Abrazo al gato muy fuerte. Es del tamaño apropiado, ahora que es mayor, para simular un cojín esponjoso. No es el momento. Se rebela, estira las patas, hace fuerza clavando ocho puñales en mi espalda y toma impulso para saltar. Huye despavorido de mis brazos.

Al rato vuelve. Ahora sí es el momento. Sin pedir permiso ni preguntar, se sienta encima.
Él ronronea. Yo sangro.
Pide caricias. Ahora. Cuando él quiere. Me mira de forma insistente, sin pestañear. Hazlo. Ahora, me ordena.

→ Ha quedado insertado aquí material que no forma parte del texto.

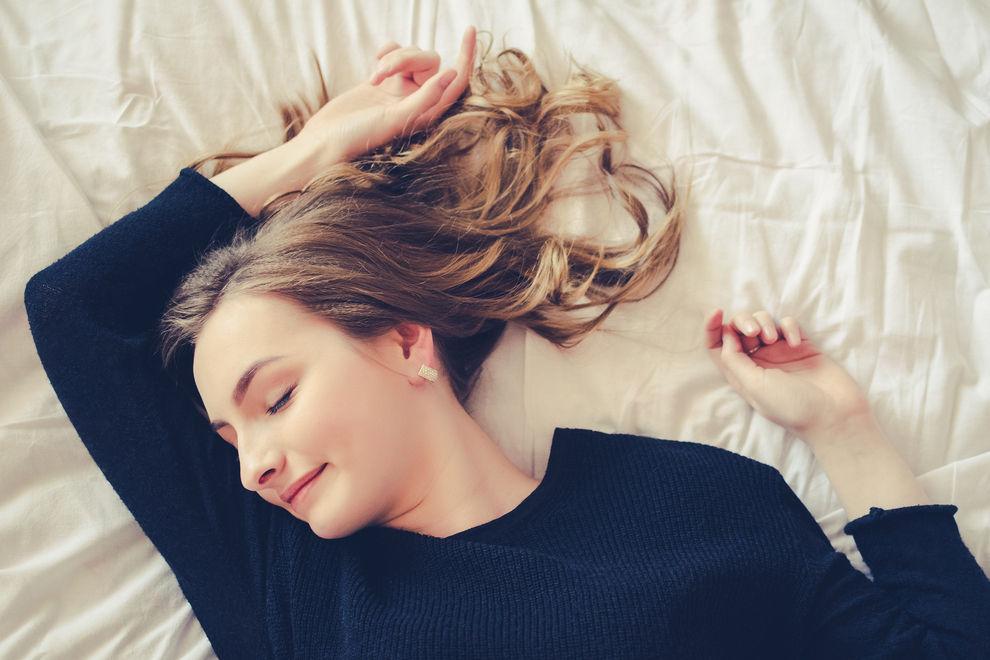 Deshalb solltest du nie wieder mit nassen Haaren schlafen gehen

Y yo, acostumbrada a la lealtad canina, a las instrucciones, al líder de la manada soy, a los espacios y tiempos medidos que son los míos, estoy indefensa. Puedo levantarme de la silla, puedo empujarle y se marchará como si no hubiera pasado nada, para volver más tarde. O puedo obedecerle, obedecer al lenguaje distinto que me mira.

Así todo.
La metáfora de los trenes que se marchan es una arqueología. Peor, una estupidez. Si pierdes un AVE o un cercanías, a la hora siguiente hay otro. Llegarás tarde. Aún llegarás.

No, nada de trenes hacia ninguna parte. 
La vida es la personalidad de un gato, su lenguaje y sus maneras. Imprevisto, de soslayo. Caprichoso, con sus reglas, con su tiempo. Cuando estás desprevenido u ocupado, apenas mira, se acerca y te reclama toda tu atención. Y si no es el momento de abrazar fuerte, no lo es. Por mucha fuerza de voluntad que se ponga. 

Las consecuencias de insistir cuando no es se pagan con zarpazos de sangre.